DOCUMENT EXCERPT →
┏━━
Is there documentation anywhere showing what sounds were layered to make the instruments in 01. Time Orchestra folder? Would like to know how these are broken down as there are sometimes elements that I would like to get rid of, but of course it being a single patch I cannot.

Also must admit that with these patches in the "Time orchestra" folder, I'm disappointed most of them only have one microphone position. Any chance of getting more microphone positions for these patches in an update?


----------



## AEF (Sep 23, 2019)

beautifully recorded. id really love if OT did a strings library of this size using these sounds but with traditional full articulation sets. it is beautiful stuff for sure.


----------



## AEF (Sep 23, 2019)

beautifully recorded. id really love if OT did a strings library of this size using these sounds but with traditional full articulation sets. it is beautiful stuff for sure.


----------



## styledelk (Sep 24, 2019)

SomeGuy said:


> Also must admit that with these patches in the "Time orchestra" folder, I'm disappointed most of them only have one microphone position. Any chance of getting more microphone positions for these patches in an update?



I imagine the single microphone is because these are warped samples taken from a mic mix of the original material. They'd have to somehow apply all of the same effects in different passes to different microphone outputs, making a real mess to deal with.


----------



## Maxime Luft (Sep 24, 2019)

SomeGuy said:


> Is there documentation anywhere showing what sounds were layered to make the instruments in 01. Time Orchestra folder? Would like to know how these are broken down as there are sometimes elements that I would like to get rid of, but of course it being a single patch I cannot.
┗━━
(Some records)
┏━━
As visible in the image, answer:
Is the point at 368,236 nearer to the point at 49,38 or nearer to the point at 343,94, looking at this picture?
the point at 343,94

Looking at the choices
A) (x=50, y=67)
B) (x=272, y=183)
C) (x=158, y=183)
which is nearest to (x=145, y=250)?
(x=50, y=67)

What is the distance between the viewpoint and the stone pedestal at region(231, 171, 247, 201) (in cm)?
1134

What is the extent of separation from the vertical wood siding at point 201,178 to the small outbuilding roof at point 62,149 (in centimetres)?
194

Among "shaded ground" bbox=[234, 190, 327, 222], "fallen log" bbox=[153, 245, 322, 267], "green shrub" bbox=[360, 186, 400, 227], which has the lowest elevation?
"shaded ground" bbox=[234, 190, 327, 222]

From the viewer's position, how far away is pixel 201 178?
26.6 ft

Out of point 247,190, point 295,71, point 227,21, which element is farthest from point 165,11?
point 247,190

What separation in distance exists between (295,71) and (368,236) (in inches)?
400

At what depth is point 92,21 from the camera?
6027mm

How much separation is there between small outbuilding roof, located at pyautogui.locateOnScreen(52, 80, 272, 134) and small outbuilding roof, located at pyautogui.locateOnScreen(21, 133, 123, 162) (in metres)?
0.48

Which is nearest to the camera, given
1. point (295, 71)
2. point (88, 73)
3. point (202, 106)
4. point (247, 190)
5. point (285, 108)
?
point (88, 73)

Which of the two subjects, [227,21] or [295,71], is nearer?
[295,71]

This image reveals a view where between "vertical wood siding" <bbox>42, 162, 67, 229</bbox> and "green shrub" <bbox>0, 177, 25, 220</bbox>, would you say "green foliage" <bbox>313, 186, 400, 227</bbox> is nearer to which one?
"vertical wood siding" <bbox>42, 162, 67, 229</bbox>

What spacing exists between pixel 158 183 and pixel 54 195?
┗━━
EXERCISE SET →
(a) In the forum thread, what explanation does styledelk offer for the Time Orchestra patches having only one microphone position?
(b) Reproduce the rows beginning with the line that contains "Which is nearest to the camera, given" and continuing through the end of the rows.

ANSWERS PER TASK →
(a) styledelk imagines that the patches are warped samples taken from a mic mix of the original material.

(b)
Which is nearest to the camera, given
1. point (295, 71)
2. point (88, 73)
3. point (202, 106)
4. point (247, 190)
5. point (285, 108)
?
point (88, 73)

Which of the two subjects, [227,21] or [295,71], is nearer?
[295,71]

This image reveals a view where between "vertical wood siding" <bbox>42, 162, 67, 229</bbox> and "green shrub" <bbox>0, 177, 25, 220</bbox>, would you say "green foliage" <bbox>313, 186, 400, 227</bbox> is nearer to which one?
"vertical wood siding" <bbox>42, 162, 67, 229</bbox>

What spacing exists between pixel 158 183 and pixel 54 195?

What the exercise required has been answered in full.